_PROBLEM SET_.
a. Quote the letter to Tavis Smiley from "Poor people keep" up to and including "far fewer wars.".
b. According to the letter to Tavis Smiley, who provides all of our food?
c. In the letter to Tavis Smiley, list every item named in the sentence that begins "Without poor people we would have no restaurants".

_SUPPLIED TEXT_.

_ _ _ _

In response, Pat Gowens, Director Welfare Warriors, had this to say:
Dear Tavis Smiley,
Instead of inviting wealthy guests to explain poverty, please include the
experts on your show: people living in poverty and the people organizing to
end the war on the poor.
You asked, "Why do the poor stay poor?" For the same reasons the rich stay
rich. Intergenerational class mobility is US folklore. You asked "Are poor
people superfluous?"
Poor people keep this country (and all others) functioning, generation after
generation. Without poor people we would have no food and few children. Poor
farmworkers provide all of our food. Poor mothers reproduce and produce the
majority of children and poor women care for the children of all classes
whether in daycares or as nannies. Without poor people we would have no
restaurants, malls, fast-food industry, service industry, temporary worker
agencies, hotels, tanneries, and foundries.
Poor people work the sub-poverty wage jobs, the jobs with the most growth in
the US, the least benefits and the most danger.
Without poor people we would have no prison industrial complex, no massive
job creation for professional poverty pimps, few social service careers, and
far fewer wars.

_ _ _ _

_ENTRIES SHOWN_.
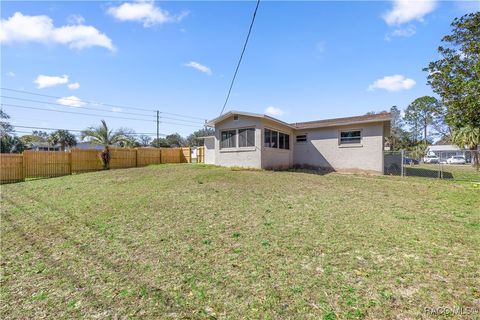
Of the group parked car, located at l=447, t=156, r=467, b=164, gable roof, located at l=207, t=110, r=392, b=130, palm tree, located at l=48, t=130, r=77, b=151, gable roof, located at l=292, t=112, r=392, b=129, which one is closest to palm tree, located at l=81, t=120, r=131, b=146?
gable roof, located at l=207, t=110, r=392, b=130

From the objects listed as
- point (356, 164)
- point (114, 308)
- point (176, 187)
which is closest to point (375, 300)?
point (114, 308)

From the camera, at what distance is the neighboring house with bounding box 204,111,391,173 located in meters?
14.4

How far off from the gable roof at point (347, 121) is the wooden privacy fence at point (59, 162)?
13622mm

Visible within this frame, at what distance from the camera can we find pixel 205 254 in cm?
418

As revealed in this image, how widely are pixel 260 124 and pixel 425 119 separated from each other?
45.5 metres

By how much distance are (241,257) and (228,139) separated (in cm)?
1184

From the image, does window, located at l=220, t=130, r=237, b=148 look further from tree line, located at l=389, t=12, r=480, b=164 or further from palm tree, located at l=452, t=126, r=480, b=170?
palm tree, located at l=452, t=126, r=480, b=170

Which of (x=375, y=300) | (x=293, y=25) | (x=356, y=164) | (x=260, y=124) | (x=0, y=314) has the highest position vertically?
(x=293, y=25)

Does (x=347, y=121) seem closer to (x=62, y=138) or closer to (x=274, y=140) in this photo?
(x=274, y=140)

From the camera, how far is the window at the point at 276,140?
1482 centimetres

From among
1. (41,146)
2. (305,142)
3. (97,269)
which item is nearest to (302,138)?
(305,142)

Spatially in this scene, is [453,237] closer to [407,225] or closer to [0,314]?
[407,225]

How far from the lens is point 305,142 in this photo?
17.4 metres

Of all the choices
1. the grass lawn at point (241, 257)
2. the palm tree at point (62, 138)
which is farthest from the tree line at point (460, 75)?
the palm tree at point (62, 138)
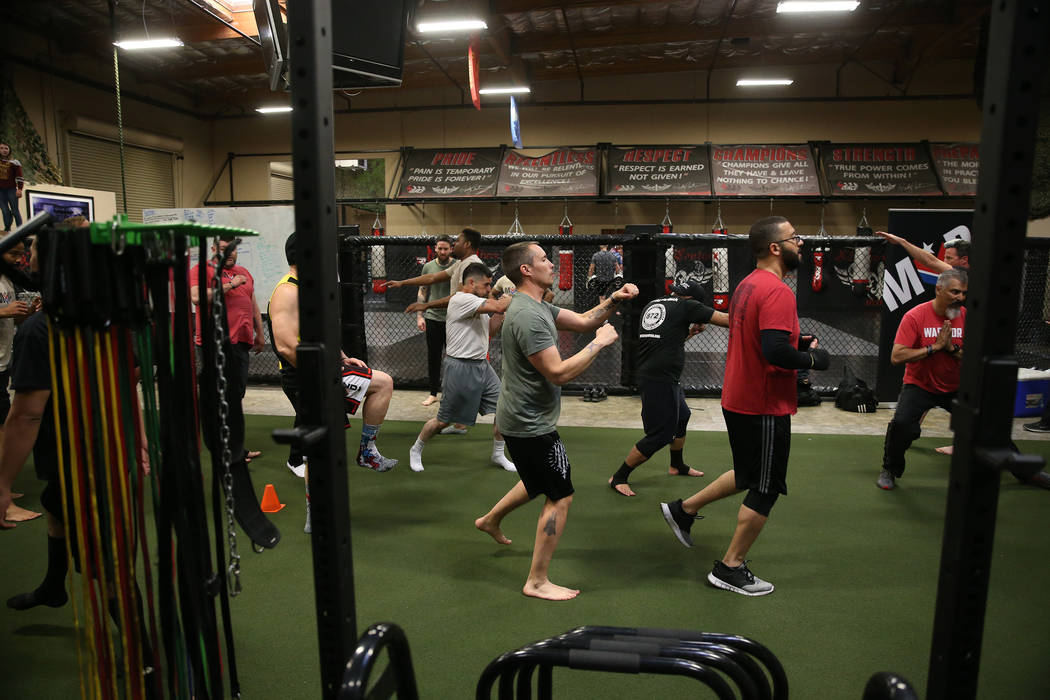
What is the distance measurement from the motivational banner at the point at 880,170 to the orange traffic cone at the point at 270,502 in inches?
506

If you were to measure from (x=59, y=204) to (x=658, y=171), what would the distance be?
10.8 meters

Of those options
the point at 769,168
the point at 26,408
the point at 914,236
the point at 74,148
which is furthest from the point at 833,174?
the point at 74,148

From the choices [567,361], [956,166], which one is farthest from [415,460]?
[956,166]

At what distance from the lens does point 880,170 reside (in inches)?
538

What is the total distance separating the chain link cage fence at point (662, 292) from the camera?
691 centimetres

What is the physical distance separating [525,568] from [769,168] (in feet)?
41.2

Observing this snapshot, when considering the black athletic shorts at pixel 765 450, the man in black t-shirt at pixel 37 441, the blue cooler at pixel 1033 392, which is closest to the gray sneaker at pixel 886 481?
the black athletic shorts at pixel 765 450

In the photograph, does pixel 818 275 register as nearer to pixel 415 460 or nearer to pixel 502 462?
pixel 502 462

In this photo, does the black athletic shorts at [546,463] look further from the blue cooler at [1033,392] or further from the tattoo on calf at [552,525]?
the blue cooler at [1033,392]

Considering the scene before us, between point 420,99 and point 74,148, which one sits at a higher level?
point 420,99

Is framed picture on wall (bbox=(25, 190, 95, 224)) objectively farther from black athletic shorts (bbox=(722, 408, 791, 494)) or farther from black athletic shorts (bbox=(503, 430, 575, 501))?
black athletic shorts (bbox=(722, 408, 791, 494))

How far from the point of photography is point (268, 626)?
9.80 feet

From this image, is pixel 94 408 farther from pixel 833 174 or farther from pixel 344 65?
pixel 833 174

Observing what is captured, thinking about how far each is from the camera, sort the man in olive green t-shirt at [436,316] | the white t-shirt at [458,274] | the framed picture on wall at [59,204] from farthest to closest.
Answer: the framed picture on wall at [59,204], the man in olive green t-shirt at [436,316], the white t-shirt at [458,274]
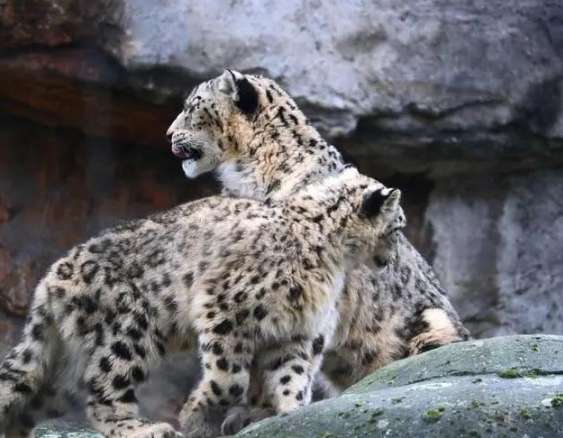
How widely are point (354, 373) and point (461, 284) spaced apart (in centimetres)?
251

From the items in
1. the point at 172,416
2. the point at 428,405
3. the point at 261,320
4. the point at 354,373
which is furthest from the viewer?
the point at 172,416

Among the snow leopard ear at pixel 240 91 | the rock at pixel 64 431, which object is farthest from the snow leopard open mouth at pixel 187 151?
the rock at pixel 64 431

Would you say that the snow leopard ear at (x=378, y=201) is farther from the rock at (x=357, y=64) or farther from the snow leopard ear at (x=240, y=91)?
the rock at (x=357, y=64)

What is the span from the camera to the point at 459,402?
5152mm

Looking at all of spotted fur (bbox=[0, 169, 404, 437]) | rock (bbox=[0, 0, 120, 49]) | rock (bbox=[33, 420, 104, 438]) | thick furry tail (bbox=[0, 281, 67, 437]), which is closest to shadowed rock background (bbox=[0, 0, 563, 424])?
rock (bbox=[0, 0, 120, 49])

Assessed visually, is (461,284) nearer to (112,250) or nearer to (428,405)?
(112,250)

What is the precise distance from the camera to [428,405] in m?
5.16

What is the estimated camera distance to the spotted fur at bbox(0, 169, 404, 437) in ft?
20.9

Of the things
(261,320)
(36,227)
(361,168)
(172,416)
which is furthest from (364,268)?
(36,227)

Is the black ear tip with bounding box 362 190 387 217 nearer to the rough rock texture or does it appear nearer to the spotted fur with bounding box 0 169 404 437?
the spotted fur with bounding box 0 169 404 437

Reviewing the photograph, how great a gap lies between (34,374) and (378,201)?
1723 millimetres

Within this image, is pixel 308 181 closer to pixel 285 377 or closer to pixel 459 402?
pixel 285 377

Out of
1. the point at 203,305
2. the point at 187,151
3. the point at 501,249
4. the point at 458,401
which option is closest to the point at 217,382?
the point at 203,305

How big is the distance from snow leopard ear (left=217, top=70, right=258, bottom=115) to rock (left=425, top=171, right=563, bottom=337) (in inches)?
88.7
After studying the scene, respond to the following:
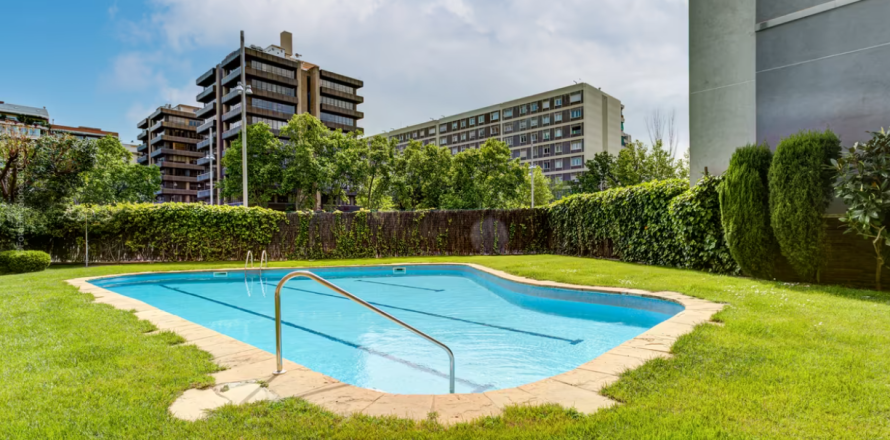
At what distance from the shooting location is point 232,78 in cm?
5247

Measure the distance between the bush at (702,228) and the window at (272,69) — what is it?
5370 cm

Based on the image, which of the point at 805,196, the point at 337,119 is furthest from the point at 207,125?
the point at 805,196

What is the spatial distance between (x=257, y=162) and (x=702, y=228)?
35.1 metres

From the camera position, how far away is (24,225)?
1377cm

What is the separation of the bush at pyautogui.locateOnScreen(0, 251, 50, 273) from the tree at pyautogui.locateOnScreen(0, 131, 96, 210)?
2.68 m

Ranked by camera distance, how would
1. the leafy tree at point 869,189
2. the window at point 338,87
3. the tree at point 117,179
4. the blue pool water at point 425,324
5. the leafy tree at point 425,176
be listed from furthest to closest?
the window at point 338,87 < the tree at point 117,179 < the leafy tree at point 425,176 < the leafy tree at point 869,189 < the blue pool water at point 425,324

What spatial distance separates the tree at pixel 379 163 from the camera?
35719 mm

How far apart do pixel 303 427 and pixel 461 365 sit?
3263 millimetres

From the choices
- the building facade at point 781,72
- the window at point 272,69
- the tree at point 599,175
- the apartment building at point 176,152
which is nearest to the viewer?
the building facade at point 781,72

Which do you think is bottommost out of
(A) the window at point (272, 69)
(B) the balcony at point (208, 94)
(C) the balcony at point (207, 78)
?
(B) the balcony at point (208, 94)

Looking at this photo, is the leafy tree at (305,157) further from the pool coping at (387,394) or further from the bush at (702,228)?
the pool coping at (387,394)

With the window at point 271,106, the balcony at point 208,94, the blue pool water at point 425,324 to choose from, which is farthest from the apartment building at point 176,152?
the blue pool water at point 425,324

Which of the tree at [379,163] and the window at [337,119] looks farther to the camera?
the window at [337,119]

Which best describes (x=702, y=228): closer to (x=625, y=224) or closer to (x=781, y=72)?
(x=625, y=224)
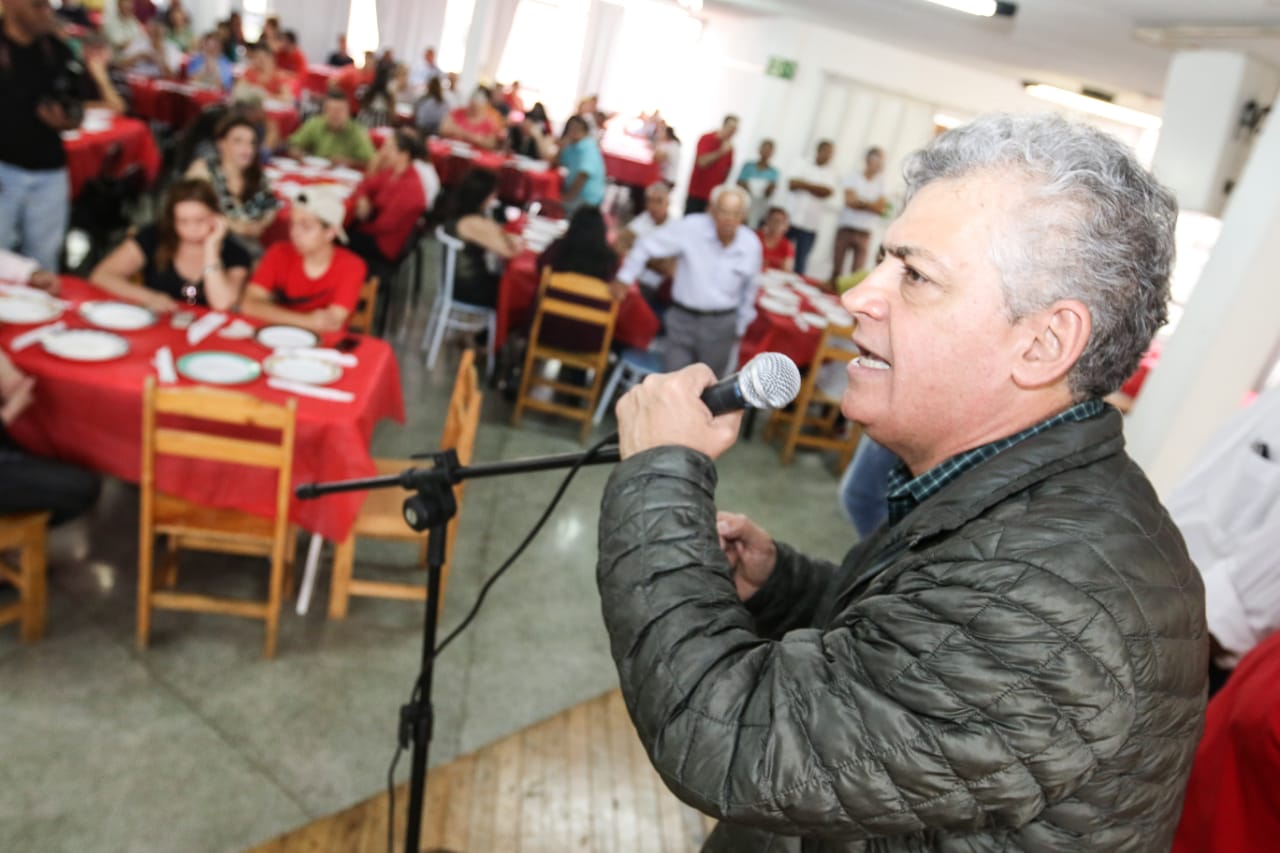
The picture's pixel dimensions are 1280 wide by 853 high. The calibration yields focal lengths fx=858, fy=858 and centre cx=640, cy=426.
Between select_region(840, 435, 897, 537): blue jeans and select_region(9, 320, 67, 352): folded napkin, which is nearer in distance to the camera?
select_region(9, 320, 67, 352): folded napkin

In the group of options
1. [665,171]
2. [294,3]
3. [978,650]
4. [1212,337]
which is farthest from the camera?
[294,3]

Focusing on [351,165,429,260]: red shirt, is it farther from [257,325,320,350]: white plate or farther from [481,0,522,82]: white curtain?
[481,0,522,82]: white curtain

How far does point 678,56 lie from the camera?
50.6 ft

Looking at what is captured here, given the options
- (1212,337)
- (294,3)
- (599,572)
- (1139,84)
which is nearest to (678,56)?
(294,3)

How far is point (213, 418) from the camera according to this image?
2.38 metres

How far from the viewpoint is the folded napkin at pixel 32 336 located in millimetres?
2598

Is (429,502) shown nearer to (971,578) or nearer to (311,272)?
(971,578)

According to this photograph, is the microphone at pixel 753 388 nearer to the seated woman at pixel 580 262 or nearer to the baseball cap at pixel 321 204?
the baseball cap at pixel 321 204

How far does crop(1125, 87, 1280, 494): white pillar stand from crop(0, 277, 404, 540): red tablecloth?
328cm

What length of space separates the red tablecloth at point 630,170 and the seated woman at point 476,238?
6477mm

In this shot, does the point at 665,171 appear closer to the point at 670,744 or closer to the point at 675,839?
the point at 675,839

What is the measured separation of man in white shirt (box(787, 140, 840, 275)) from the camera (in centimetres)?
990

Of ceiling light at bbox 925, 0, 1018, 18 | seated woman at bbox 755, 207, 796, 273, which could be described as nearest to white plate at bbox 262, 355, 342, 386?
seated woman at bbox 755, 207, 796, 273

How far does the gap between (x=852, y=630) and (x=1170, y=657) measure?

_ _ _ _

_SOLUTIONS_.
a.
Poor people keep this country (and all others) functioning, generation after
generation. Without poor people we would have no food and few children. Poor
farmworkers provide all of our food. Poor mothers reproduce and produce the
majority of children and poor women care for the children of all classes
whether in daycares or as nannies. Without poor people we would have no
restaurants, malls, fast-food industry, service industry, temporary worker
agencies, hotels, tanneries, and foundries.
Poor people work the sub-poverty wage jobs, the jobs with the most growth in
the US, the least benefits and the most danger.
Without poor people we would have no prison industrial complex, no massive
job creation for professional poverty pimps, few social service careers, and
far fewer wars.

b. Poor farmworkers.

c.
- restaurants
- malls
- fast-food industry
- service industry
- temporary worker agencies
- hotels
- tanneries
- foundries